L’une des idées fausses les plus persistantes est que les personnes mourantes souffrent constamment de faim, de soif ou de douleurs insupportables. McFadden affirme que ce n’est généralement pas le cas. À mesure que le corps approche de la fin de vie, il réduit naturellement les signaux de faim et de soif. Le système digestif ralentit, et le corps n’a plus besoin de la même apport énergétique. Les patients perdent souvent intérêt pour la nourriture et les fluides, non pas parce qu’ils sont privés, mais parce que leur corps n’en a plus besoin. Forcer la nourriture ou la boisson à ce stade peut en réalité provoquer de l’inconfort plutôt qu’un soulagement.
La gestion de la douleur est un autre domaine rempli de malentendus. Bien que certaines affections nécessitent des médicaments, beaucoup de personnes ne ressentent pas de douleur significative dans leurs derniers jours.
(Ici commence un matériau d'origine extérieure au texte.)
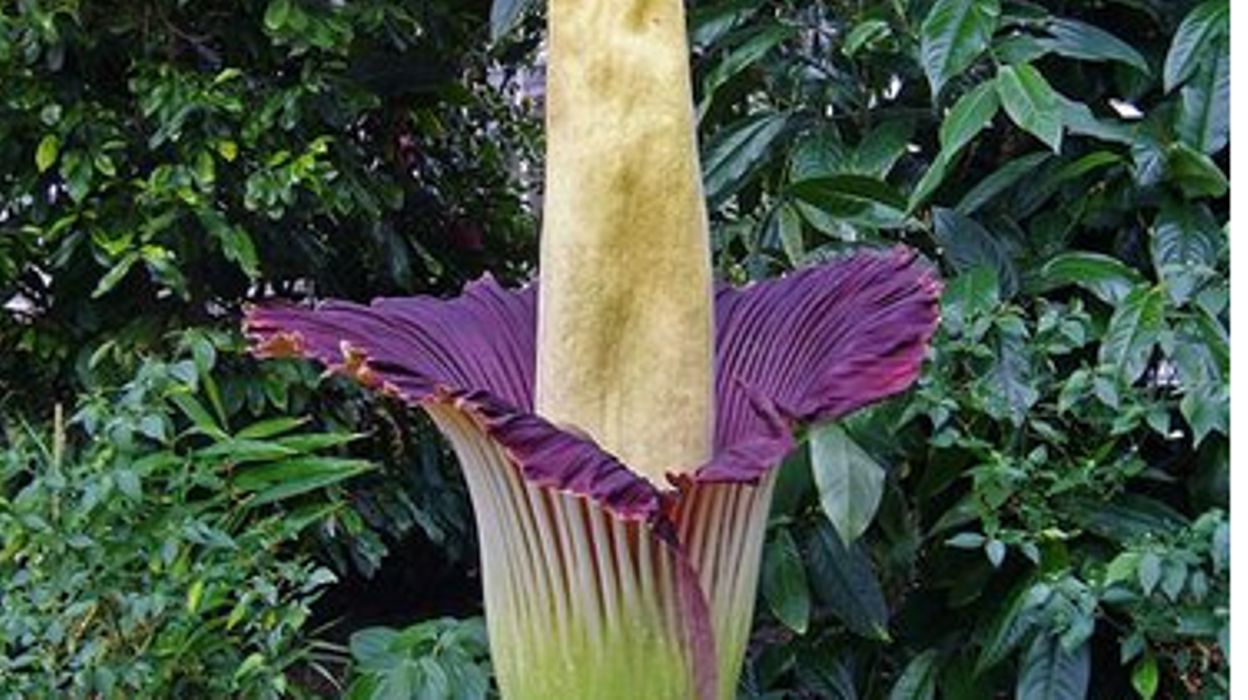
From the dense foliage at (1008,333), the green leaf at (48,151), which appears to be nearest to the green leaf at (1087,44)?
the dense foliage at (1008,333)

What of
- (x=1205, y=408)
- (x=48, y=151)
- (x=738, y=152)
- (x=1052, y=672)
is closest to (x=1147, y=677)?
(x=1052, y=672)

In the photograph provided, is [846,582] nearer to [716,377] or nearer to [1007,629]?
[1007,629]

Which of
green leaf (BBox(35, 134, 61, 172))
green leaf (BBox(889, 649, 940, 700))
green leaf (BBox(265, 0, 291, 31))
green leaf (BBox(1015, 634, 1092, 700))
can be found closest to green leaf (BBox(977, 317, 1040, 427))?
green leaf (BBox(1015, 634, 1092, 700))

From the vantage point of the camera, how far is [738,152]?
5.97ft

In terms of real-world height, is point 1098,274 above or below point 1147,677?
above

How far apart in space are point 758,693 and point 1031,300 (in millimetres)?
530

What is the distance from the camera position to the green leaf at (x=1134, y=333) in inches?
56.2

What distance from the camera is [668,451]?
1202mm

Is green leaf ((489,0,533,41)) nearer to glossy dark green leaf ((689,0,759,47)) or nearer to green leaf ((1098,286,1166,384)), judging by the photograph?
glossy dark green leaf ((689,0,759,47))

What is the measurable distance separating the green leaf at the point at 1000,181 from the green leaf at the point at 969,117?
0.48 feet

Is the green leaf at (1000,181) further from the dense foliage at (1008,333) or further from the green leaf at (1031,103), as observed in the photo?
the green leaf at (1031,103)

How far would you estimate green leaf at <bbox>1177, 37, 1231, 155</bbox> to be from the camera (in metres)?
1.57

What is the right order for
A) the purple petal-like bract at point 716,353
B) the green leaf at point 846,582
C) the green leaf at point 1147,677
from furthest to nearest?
the green leaf at point 846,582
the green leaf at point 1147,677
the purple petal-like bract at point 716,353

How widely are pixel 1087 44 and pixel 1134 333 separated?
1.33ft
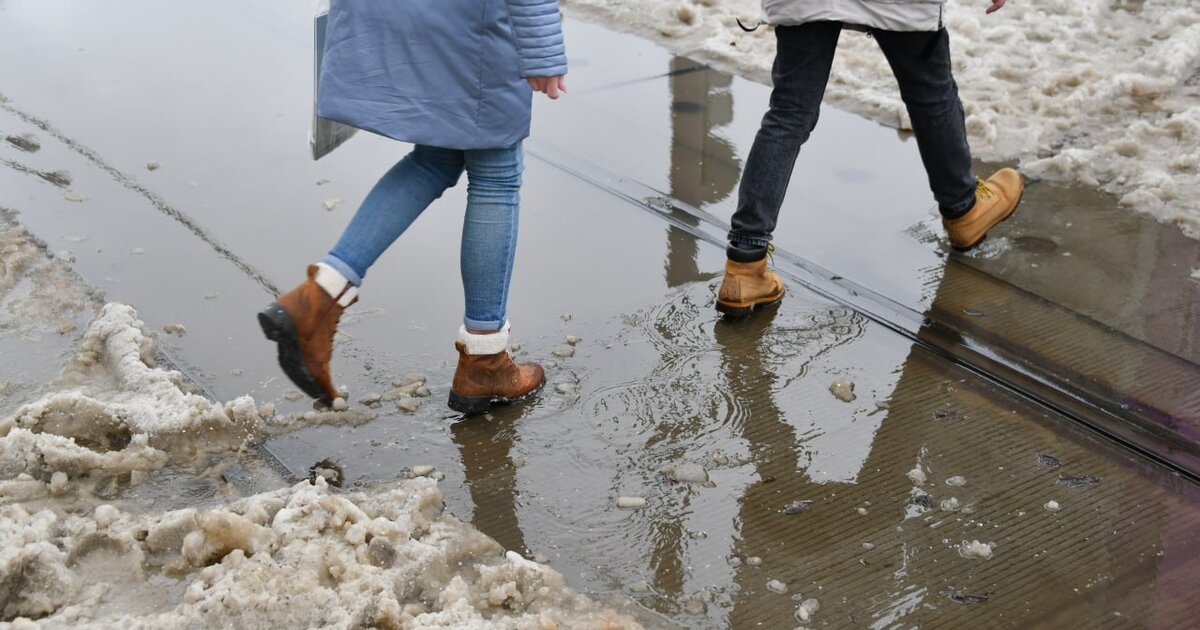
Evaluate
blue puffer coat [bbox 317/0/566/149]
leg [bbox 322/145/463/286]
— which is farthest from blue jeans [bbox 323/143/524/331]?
blue puffer coat [bbox 317/0/566/149]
Lorsque l’inconfort survient, les équipes de soins palliatifs sont formées pour y répondre rapidement et efficacement. L’objectif des soins palliatifs est le confort, la dignité et la paix, et non de prolonger la souffrance.
À mesure que le corps poursuit sa transition naturelle, les patients dorment souvent davantage, parlent moins et deviennent de plus en plus repliés sur eux-mêmes. Les rythmes respiratoires changent. Les mains et les pieds peuvent devenir plus frais. Ces signes, bien qu’inconnus des familles, font partie du processus normal et n’indiquent généralement pas de détresse. McFadden souligne que ces changements reflètent la progression douce du corps vers le repos.
Elle espère que l’éducation sur ces réalités pourra rendre la mort moins taboue et réduire la peur qui l’entoure. Lorsque les gens comprennent à quoi ressemble vraiment la fin de vie, ils sont mieux à même de soutenir leurs proches et d’affronter leur propre mortalité avec moins d’anxiété. La connaissance remplace la panique. La familiarité remplace l’angoisse.
En partageant publiquement ses expériences et ses réflexions, McFadden vise à apporter du réconfort non seulement aux patients, mais aussi aux familles qui portent souvent une peur profonde jusque dans les derniers jours. Lorsque les familles comprennent que leur proche ne souffre pas comme elles l’imaginaient, elles peuvent être plus présentes, plus paisibles et plus ouvertes à des moments significatifs de connexion.
À ses yeux, parler de la mort ne la rend pas plus sombre. Cela rend les choses plus humaines. Cela permet aux gens d’aborder la fin de leur vie avec compréhension et calme plutôt que par peur. Et ce faisant, elle transforme l’un des moments les plus difficiles de la vie en quelque chose de plus calme, plus doux et rempli de compassion.